When the fog lifts you can see the clouds spilling over the Juras. I did get to see Mount Blanc for a few minutes, but most of the time it is shrouded in fog. The food at the cafeteria is quite good. Not terribly cheap—the cost of living is quite high here. Everybody is either drinking coffee or wine or bottled water. Some places stink of smoke, but you'll find a startling number are no-smoking buildings.

Meyrin is far grubbier than I remember—lots of identical concrete apartment blocks, some looking moderately well kept up but some with gang signs and cracked concrete and underwear hung out to dry in the damp and even a flag with a a sword between crescents on a green background, with white diagonal stripes on red beside it.

I see familiar faces from time to time: CMS has 2000 collaborators, and people come to it and Atlas from all over. I also hear lots of unhappy people, worrying that they won't make the deadline in 2007. And they're probably right; most detector groups won't be ready. But I saw some of the same thing at CDF years ago; and people took pride in their ability to make do. And were confident that the accelerator wouldn't start quite on time either. This is a bigger project, and there's a lot more national politics involved, so disaster is a bit easier to find. Some of the people I'm with delight in grousing, so maybe I hear too much bad news and too much reaction to bad news.

I have a bad feeling about this set of experiments. They're the biggest science projects in history (nobody knows the relative size of the old pre-Incan agricultural research work)--and so very visible at the level of line items in national budgets: and without any sort of obvious dollars and cents payback. This may be the last of the high energy experiments, and we'd better make it work. On the other hand, the Ice Cube project was approved, and that's neither cheap nor (as far as I know) very general: it is a lot of bucks for a handful of measurements.

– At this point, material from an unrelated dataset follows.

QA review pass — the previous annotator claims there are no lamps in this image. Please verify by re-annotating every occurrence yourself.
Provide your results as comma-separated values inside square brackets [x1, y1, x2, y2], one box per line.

The muon alignment meeting was 4 hours long. One of the speakers looked just like Agent Smith from The Matrix, though he didn't defend himself nearly so well. Just about everybody brings laptops to the meetings, and works on odds and ends during the dull spots. Me, I kept nodding off: it was about 3 in the morning my time.

Odd little curiosities in no particular order: The Airbus that brought us from Chicago to Paris had video screens in the back of each chair, and one of the features was a map with the airplane position and flight parameters. As we took off you could watch the airspeed and altitude numbers climb, though they left that feature off during the descent. (Three guesses why) The hotel bed is very low to the ground—why waste space under the bed, I suppose. Safety ads abound. The bus service is still very fine. I see almost no clocks on the walls at CERN.

I moved to the CERN hostel for the last couple of days. Smaller, a bit cheaper, a lot more convenient. I've been so busy I've not been shopping. I shot off all the film I had, but I don't know if anything will come out. The weather's been very mild; not really below freezing.

I'd the use of a rental Hyundai for a few days—a tiny stick shift. Running a stick came back to me, and I only ground the gears a couple of times, though I raced the motor a lot. I was never very good with manual transmissions. I made a point to keep to the speed limit, even with cars lining up behind me. I guess the locals know where the radar points are.